Least possible amount of data
All the processing of personal data from MOXIS to the cloud complies with the standards of the GDPR in a number of ways: in case of electronic signature folders, both the privacy by design and the privacy by default principles guarantee the fulfilment of the GDPR (see box), unlike comparable US-software. Both requirements are not “nice-to-haves”, but prerequisites for data protection and security within the European economic and legal area according to Art. 25 of the GDPR.
This specifically means that the amount of data processed in MOXIS according to the GDPR is as low as possible. Personal data is processed after being distributed and they are also stored separately. This data is also hosted in certified European data centres. This also means that companies that work with MOXIS are in full control of the processing of their personal data.
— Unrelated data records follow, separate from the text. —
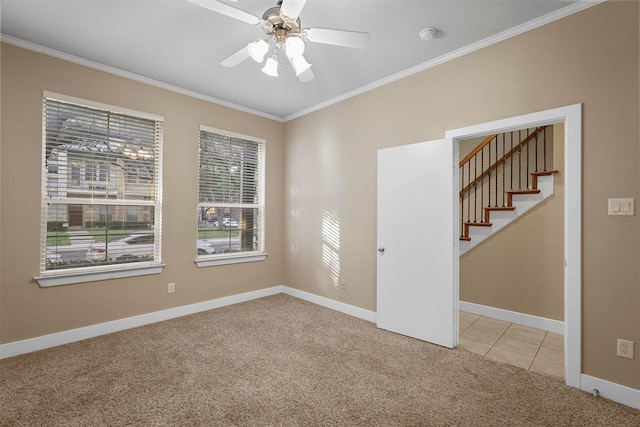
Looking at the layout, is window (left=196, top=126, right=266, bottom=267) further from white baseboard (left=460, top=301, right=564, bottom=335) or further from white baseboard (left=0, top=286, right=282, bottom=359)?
white baseboard (left=460, top=301, right=564, bottom=335)

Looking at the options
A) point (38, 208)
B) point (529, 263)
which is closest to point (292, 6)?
point (38, 208)

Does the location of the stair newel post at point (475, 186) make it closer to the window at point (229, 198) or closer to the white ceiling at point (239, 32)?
the white ceiling at point (239, 32)

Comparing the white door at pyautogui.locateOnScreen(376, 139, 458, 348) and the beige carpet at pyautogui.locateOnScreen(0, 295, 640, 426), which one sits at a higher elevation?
the white door at pyautogui.locateOnScreen(376, 139, 458, 348)

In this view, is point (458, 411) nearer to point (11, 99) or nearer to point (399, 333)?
point (399, 333)

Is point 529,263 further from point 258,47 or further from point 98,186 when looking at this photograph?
point 98,186

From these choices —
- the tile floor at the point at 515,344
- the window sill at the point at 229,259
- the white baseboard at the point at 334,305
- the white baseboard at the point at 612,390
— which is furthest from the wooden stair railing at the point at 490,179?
the window sill at the point at 229,259

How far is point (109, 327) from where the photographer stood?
320cm

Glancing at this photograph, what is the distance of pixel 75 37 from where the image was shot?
2.67m

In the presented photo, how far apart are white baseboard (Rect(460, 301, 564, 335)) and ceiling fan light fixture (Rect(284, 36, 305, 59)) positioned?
3723mm

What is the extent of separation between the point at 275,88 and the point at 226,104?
0.87m

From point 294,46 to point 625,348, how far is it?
10.00 ft

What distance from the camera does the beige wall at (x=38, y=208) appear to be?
8.85 feet

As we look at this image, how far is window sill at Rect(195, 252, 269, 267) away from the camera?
3.97m

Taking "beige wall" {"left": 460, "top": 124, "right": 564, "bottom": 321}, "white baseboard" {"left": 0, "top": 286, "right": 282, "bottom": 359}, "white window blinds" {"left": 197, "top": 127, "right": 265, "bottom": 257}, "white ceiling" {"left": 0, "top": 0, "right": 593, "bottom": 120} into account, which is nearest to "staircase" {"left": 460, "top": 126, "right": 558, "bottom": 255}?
"beige wall" {"left": 460, "top": 124, "right": 564, "bottom": 321}
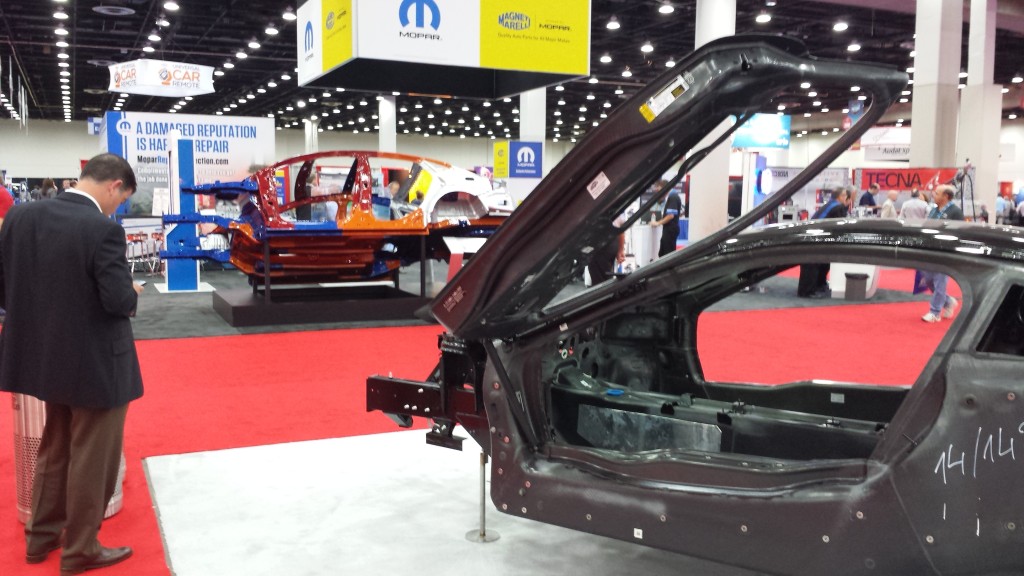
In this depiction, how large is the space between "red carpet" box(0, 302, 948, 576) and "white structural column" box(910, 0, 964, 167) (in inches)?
216

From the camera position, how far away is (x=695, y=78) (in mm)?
2471

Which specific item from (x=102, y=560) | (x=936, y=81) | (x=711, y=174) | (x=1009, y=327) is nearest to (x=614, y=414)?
(x=1009, y=327)

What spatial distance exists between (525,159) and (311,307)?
604 cm

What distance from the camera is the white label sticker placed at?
2.65 m

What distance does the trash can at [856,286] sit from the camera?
1138cm

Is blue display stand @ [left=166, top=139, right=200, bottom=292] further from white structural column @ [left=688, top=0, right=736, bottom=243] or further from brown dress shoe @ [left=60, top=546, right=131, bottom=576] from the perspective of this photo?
white structural column @ [left=688, top=0, right=736, bottom=243]

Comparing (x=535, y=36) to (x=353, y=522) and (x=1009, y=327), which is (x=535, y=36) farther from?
(x=1009, y=327)

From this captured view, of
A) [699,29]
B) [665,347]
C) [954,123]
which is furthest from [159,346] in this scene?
[954,123]

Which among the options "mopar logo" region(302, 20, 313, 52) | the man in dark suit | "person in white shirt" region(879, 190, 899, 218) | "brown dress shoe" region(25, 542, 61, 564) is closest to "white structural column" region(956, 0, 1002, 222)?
"person in white shirt" region(879, 190, 899, 218)

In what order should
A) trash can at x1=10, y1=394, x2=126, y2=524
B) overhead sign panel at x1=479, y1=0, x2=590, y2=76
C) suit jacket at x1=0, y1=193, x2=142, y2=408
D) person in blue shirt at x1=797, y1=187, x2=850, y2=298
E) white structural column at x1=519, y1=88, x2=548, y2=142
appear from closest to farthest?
suit jacket at x1=0, y1=193, x2=142, y2=408 < trash can at x1=10, y1=394, x2=126, y2=524 < overhead sign panel at x1=479, y1=0, x2=590, y2=76 < person in blue shirt at x1=797, y1=187, x2=850, y2=298 < white structural column at x1=519, y1=88, x2=548, y2=142

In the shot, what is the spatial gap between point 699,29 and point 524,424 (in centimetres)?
1180

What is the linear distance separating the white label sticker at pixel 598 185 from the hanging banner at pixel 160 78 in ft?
40.6

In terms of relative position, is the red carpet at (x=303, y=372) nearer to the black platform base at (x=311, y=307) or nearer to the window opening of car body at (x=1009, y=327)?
the black platform base at (x=311, y=307)

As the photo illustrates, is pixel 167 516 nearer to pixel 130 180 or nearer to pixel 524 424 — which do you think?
pixel 130 180
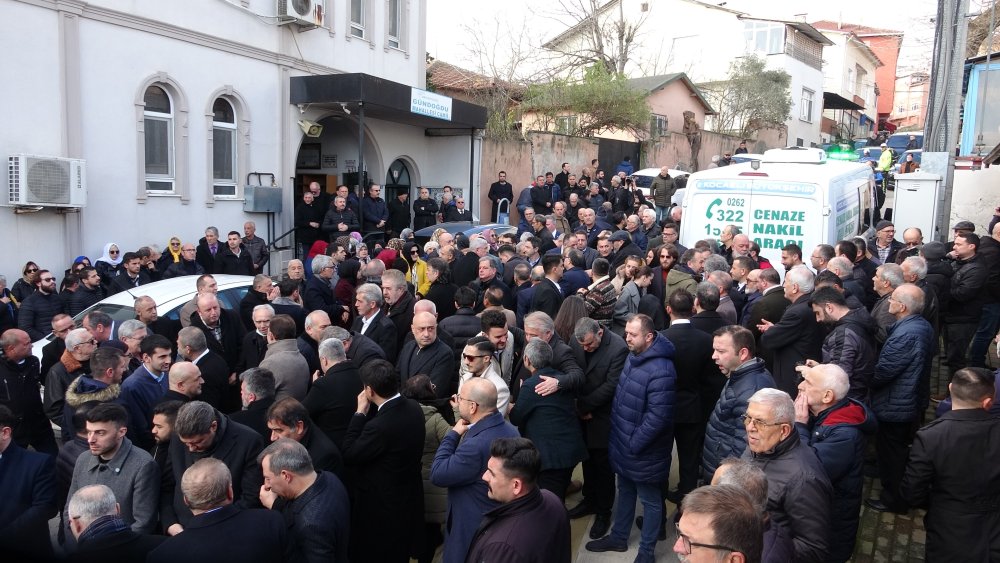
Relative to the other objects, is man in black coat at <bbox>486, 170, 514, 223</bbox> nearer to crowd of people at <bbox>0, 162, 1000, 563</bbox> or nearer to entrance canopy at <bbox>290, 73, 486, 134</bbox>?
entrance canopy at <bbox>290, 73, 486, 134</bbox>

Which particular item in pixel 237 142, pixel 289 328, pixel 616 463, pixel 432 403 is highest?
pixel 237 142

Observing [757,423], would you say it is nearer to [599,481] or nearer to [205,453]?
[599,481]

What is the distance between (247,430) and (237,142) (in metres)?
10.9

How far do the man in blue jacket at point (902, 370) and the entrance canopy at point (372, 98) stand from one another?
1045cm

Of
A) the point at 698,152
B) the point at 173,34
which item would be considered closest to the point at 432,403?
the point at 173,34

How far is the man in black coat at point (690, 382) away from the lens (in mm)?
5426

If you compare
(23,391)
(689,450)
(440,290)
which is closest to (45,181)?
(23,391)

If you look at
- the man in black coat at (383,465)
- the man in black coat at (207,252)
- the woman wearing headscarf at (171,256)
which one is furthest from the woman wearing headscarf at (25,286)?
the man in black coat at (383,465)

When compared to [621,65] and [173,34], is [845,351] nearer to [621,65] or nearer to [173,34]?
[173,34]

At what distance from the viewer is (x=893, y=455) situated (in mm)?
6020

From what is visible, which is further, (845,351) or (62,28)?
(62,28)

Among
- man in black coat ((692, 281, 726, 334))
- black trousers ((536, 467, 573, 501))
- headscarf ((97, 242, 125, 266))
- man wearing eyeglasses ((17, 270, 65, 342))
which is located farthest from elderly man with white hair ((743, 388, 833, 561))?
headscarf ((97, 242, 125, 266))

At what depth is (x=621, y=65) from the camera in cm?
3231

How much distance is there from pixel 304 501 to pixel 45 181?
29.4 feet
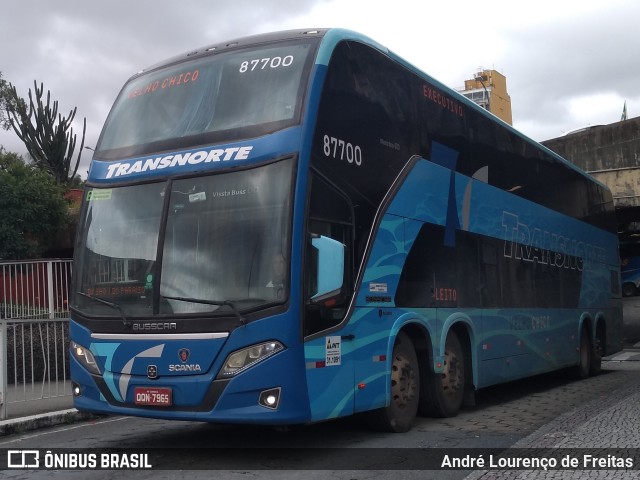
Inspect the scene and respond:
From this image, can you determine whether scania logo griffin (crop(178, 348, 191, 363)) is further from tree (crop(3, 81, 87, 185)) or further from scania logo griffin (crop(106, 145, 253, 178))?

MOXIS users are always able to provide evidence of compliance with all related legal provisions to the DPAs.
Privacy by Design & Privacy by Default: MOXIS is GDPR compliant
Privacy by Design: data protection through creation of technologies
- MOXIS fulfils data and privacy protection requirements when designing processing operations and data processing systems.
- With MOXIS, the planning, the architectural design, the modelling, the implementation and the use of data processing systems can be carried out efficiently without the minimal interference in personal data.
- European companies with a sense of responsibility are only allowed to use products that fulfil Privacy by Design requirements. Only this way they can guarantee the data protection authorities that their personal data is processed in compliance with the GDPR.
Privacy by Default: data protection friendly pre-configuration
- In MOXIS, all systems and configurations are set in a way that only the personal data required for the respective purposed is processed.